Saturday 1 April 2017

How to finish the Centurion 100 Grandslam

Last year I finished the Centurion Grandslam of 100 mile races in 95hrs 46 to finish 11th out of 55 starters and 24 finishers. Here are my 3 key steps to finishing this amazing challenge

1. Sign up to all 4 Centurion races
2. Turn up to all 4 races
3. Finish all 4 races

That is it. If you follow this 3 step plan, you will join the exclusive club of 68 Centurion 100 mile Grandslammers with the t-shirt and massive buckle that goes with it. I am one of 31 people who have done it in under 4 days. It is comfortably the hardest challenge I have ever done and something I am very proud of having finished.

I thought I would share my year covering both the races and what happened between.

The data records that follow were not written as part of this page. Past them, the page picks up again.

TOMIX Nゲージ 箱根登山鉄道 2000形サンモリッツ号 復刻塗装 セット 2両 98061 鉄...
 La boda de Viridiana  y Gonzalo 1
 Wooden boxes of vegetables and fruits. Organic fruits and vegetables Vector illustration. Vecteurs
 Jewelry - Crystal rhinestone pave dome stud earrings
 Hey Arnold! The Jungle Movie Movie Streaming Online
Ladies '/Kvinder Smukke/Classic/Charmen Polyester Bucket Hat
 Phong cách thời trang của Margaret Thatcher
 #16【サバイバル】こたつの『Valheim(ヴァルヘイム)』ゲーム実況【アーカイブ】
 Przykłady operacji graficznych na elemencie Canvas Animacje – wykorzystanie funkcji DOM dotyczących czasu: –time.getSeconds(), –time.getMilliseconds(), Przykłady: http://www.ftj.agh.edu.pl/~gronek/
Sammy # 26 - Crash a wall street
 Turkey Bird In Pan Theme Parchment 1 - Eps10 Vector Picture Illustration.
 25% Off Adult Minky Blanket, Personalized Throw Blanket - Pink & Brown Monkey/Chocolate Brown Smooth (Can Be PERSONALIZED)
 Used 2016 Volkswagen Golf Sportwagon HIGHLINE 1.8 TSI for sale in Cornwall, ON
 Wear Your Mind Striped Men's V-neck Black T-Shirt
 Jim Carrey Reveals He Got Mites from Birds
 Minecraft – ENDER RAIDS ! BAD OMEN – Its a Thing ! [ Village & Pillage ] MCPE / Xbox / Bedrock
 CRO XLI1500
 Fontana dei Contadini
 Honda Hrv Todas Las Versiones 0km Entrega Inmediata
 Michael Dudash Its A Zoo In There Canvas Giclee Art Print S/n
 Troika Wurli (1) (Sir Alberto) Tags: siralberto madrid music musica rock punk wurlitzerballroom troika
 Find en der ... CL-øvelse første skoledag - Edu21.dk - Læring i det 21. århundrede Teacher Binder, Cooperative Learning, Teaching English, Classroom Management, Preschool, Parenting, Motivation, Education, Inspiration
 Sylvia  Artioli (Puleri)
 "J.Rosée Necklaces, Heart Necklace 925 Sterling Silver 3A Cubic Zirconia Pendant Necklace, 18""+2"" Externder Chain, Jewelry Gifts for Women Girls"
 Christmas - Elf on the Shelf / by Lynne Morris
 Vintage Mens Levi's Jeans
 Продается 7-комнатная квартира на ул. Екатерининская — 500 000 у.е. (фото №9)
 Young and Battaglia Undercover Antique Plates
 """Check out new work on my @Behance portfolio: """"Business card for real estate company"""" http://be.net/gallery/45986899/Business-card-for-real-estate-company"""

I have all the race reports elsewhere on this blog if you want the finer details of the races.

My training is constrained by a job in London with a bit of a commute plus a wife and two young children that I like to spend time with. This means that the traditional training plan with a long run (or even two) at the weekends was not an option. In the 6 month run up to the Thames Path, the longest runs I did was 17 snowy miles through Chamonix in February and a 3:38 marathon in December the year before. I keep all my training on the excellent as well as Strava and every run was recorded. I have shown the graphs if you don't believe me.
I'm not suggesting this approach to anyone aspiring to be a grand-slammer but it may serve as a lower bound for what is possible. I have been blessed with a naturally slim body (I have the tiniest wrists of any man I know despite being over 6 foot tall) and a cast iron stomach (see the post on things I have eaten) which definitely help.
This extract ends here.